Depois que algumas medidas foram ampliadas em abril e novas foram anunciadas, o pacote total agora ultrapassa R$ 2,1 trilhões, equivalente a quase 30% do PIB do Brasil. Do pacote de R$ 2,1 trilhões, R$ 1,2 trilhão são medidas anunciadas pelo Banco Central para injetar liquidez no sistema financeiro do Brasil, ou seja, não devem ter nenhum impacto nas contas fiscais do país.

Os bancos públicos Caixa, Banco do Brasil e BNDES contribuirão com R$ 246 bilhões em uma combinação de expansão de várias linhas de crédito, incluindo para o agronegócio, para o setor imobiliário e para necessidades de capital de giro, e adiamento de pagamentos de juros e principal de certos empréstimos.

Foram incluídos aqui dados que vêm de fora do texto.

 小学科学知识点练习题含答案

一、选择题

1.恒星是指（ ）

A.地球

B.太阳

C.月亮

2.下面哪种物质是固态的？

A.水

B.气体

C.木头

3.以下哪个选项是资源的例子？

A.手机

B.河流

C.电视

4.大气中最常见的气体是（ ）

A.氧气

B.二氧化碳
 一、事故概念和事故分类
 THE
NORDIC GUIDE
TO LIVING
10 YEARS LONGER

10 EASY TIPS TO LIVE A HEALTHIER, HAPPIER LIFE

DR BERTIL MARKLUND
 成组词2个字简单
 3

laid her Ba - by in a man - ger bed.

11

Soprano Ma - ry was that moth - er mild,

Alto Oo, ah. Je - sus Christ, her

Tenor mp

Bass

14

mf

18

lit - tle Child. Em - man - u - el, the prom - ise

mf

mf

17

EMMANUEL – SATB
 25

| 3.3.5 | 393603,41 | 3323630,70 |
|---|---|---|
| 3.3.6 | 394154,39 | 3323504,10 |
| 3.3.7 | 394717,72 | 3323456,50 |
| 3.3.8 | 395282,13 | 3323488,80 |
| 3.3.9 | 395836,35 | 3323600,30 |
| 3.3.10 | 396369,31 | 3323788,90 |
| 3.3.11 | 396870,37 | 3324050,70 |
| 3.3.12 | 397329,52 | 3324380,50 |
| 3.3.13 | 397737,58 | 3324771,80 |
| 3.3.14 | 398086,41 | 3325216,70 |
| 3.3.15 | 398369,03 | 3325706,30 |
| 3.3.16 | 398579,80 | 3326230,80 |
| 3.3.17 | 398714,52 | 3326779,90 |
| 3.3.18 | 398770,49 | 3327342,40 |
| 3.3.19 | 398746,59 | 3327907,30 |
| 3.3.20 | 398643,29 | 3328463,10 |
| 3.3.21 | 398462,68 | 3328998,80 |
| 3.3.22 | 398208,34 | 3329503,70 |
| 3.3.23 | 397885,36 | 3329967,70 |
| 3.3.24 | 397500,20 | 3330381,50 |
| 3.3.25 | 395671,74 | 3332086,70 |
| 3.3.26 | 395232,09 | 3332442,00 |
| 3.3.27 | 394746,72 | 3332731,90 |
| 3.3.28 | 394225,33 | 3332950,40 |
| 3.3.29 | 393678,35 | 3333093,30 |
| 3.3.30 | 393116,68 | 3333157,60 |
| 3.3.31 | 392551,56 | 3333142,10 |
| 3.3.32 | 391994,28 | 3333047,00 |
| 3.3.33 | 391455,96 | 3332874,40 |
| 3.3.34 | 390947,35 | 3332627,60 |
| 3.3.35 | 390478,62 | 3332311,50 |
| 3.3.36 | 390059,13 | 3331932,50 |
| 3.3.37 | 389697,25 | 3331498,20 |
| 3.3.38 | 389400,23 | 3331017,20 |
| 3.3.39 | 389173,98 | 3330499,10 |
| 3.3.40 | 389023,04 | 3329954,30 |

Os outros R$ 611 bilhões, ou 8,6% do PIB, são medidas que, de uma forma ou de outra, lidam com o orçamento fiscal do país – há um mês, antes que as medidas existentes fossem consumidas e novas medidas anunciassem que esse número era de R$ 338 bilhões, ou 4,6% do PIB.

Uma parcela relativamente grande desse pacote de ajuda fiscal, na verdade, refere-se a pagamentos antecipados ou adiamento de cobranças de impostos incluídas no orçamento atual e que ainda devem ser executadas em 2020. Em outras palavras, essas medidas não estão criando despesas ou eliminando receitas futuras.

Quando nós ajustamos, ficamos com R$ 347 bilhões, ou 4,9% do PIB (acima dos R$ 164 bilhões ou 2,2% do PIB de um mês atrás), que são, de fato, novas despesas.